Prep Time: 20 minutes

Rise Time: 1 hour 30 minutes

Cook Time: 20 minutes

Total Time: 2 hours 10 minutes

Yield: 8 English muffins

Cuisine: British

Course: Breakfast

Difficulty: Easy


Ingredients

  • 3 cups (360g) all-purpose flour
  • 2¼ teaspoons active dry yeast (1 packet)
  • 1 tablespoon granulated sugar
  • 1 teaspoon salt
  • 1 cup warm milk (110°F/43°C)
  • 2 tablespoons unsalted butter, melted
  • 1 large egg
  • Cornmeal, for dusting

Instructions

Step 1: Activate the Yeast

In a large mixing bowl, combine the warm milk, sugar, and yeast. Stir gently and allow the mixture to sit for 5–10 minutes until it becomes foamy. This indicates that the yeast is active.

Step 2: Make the Dough

Add the melted butter, egg, and salt to the yeast mixture. Gradually mix in the flour, one cup at a time, until a soft dough forms.
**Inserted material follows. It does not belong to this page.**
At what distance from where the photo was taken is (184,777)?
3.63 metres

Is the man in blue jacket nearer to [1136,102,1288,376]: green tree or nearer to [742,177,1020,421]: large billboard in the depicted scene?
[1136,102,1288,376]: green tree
Transfer the dough to a lightly floured surface and knead for 8–10 minutes until smooth and elastic. If using a stand mixer with a dough hook, knead for about 6 minutes.

Step 3: First Rise

Place the dough in a lightly greased bowl, turning once to coat all sides.

Cover with a clean kitchen towel or plastic wrap and let it rise in a warm place for about 1 hour or until doubled in size.

Step 4: Shape the Muffins

Punch down the dough and transfer it to a lightly floured surface.

Roll the dough to approximately ½-inch thickness.

Using a 3-inch round biscuit cutter, cut out circles.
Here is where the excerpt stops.